The Department of Biology offers a wide variety of basic and advanced laboratory and field courses. You can choose to develop a broad general background or specialize along a particular track. Want to work closely with faculty on independent research projects? You can! And our upper-level courses prepare you for graduate school, professional schools, or applied careers in secondary education, government, or industry. You can also build specialized professional skills via courses in GIS (Geography Department), statistics (Mathematics Department), chemical analysis (Chemistry Department), and geomorphology (Earth Sciences Department).
What is a Biologist, and What Do They Do?

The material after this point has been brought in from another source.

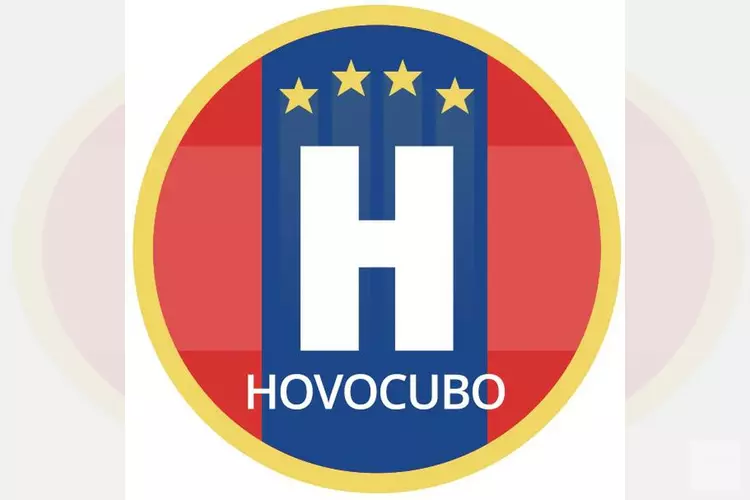 Hovocubo – Groene Ster uitgesteld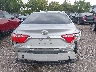 4T4BF1FK4FR****** Usados 2015 Toyota Camry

Biology is the scientific study of life, here on Earth and throughout the known universe. A biologist is not merely someone who knows a lot of facts about living things -- a biologist is a problem solver. Biologists can ask informed questions about biological phenomena, and then create and carry out well-constructed studies to test those questions. A biologist can analyze, interpret, and report new and existing data and then use this information to solve problems and answer questions about life and its effects. Biologists also find new ways to solve problems in fields such as medicine, agriculture, environmental management, biodiversity and conservation, fish and wildlife management, water management and pollution control, renewable resources, and human population growth. Over the past 20 years biologists have even begun to extend their studies to other worlds, searching for signs of life on Mars and the moons of Jupiter.